STUDY TEXT:
#####

Jetstream-PyTorch

JetStream Engine implementation in PyTorch

Outline

Ssh to Cloud TPU VM (using v5e-8 TPU VM) a. Create a Cloud TPU VM if you haven’t
Download jetstream-pytorch github repo
Clone repo and install dependencies
Download and convert weights
Run checkpoint converter (quantizer)
Local run
Run the server
Run benchmarks
Typical Errors

Ssh to Cloud TPU VM (using v5e-8 TPU VM)

gcloud compute config-ssh gcloud compute tpus tpu-vm ssh "your-tpu-vm" --project "your-project" --zone "your-project-zone"

Create a Cloud TPU VM in a GCP project if you haven’t

Follow the steps in

https://cloud.google.com/tpu/docs/managing-tpus-tpu-vm

Clone repo and install dependencies

Get the jetstream-pytorch code

git clone https://github.com/google/jetstream-pytorch.git git checkout jetstream-v0.2.2

(optional) Create a virtual env using venv or conda and activate it.

2. Run installation script:

cd jetstream-pytorch source install_everything.sh

Download and convert weights

LLaMA

Get official llama weights from meta-llama

Following instructions here:

Llama-2: https://github.com/meta-llama/llama#download
Llama-3: https://github.com/meta-llama/llama3/#download

After you have downloaded the weights, it will also download a tokenizer.model file that is the tokenizer that we will use.

Gemma

Get Gemma Checkpoint from HuggingFace

Please sign agreement on Huggingface website to access Gemma checkpoints. Download Gemma PyTorch checkpoint using huggingface-cli. Gemma Tokenizer is included in the checkpoint.

huggingface-cli download google/gemma-7b-pytorch --local-dir $input_ckpt_dir

Need to manually modify the config.json in the checkpoint folder to make it a valid JSON file. (Replace ' with ", remove the excessive , after the last item in the JSON object)

#####

SUPPLIED ENTRIES:
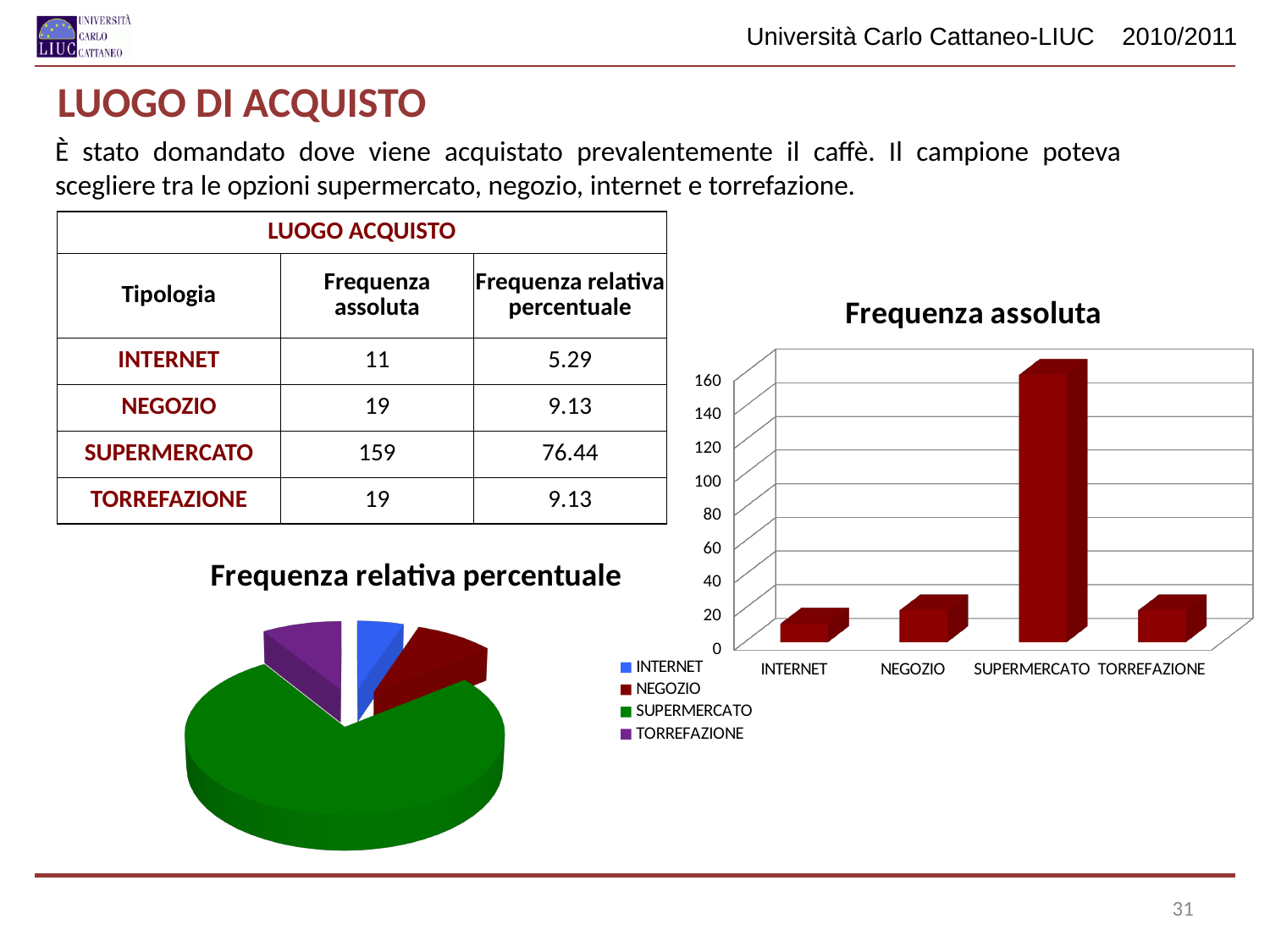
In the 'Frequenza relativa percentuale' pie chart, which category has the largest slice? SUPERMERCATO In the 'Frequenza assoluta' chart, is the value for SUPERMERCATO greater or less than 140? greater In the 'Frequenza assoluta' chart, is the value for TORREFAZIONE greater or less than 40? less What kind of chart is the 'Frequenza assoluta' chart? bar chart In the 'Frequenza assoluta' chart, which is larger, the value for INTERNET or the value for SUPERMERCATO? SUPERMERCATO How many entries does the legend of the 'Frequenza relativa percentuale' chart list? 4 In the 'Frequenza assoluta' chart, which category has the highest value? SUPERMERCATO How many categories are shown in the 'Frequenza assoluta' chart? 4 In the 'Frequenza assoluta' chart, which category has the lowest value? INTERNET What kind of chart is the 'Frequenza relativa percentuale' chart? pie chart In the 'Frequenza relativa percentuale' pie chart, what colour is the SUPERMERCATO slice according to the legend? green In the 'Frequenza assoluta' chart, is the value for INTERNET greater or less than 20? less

#####

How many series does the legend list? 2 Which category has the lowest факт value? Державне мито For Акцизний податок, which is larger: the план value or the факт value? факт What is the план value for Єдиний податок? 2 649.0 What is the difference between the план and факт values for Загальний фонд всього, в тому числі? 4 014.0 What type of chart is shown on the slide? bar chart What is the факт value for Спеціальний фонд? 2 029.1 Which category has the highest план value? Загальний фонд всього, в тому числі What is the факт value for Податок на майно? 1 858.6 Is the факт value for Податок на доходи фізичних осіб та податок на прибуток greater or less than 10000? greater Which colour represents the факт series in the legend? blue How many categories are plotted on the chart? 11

#####

EXERCISE DETAILS:
Write out the JetStream-PyTorch guide between "After you have" and "the JSON object)", inclusive, swapping each "huggingface-cli" for "hf-cli".

SOLUTION TO THIS EXERCISE:
After you have downloaded the weights, it will also download a tokenizer.model file that is the tokenizer that we will use.

Gemma

Get Gemma Checkpoint from HuggingFace

Please sign agreement on Huggingface website to access Gemma checkpoints. Download Gemma PyTorch checkpoint using hf-cli. Gemma Tokenizer is included in the checkpoint.

hf-cli download google/gemma-7b-pytorch --local-dir $input_ckpt_dir

Need to manually modify the config.json in the checkpoint folder to make it a valid JSON file. (Replace ' with ", remove the excessive , after the last item in the JSON object)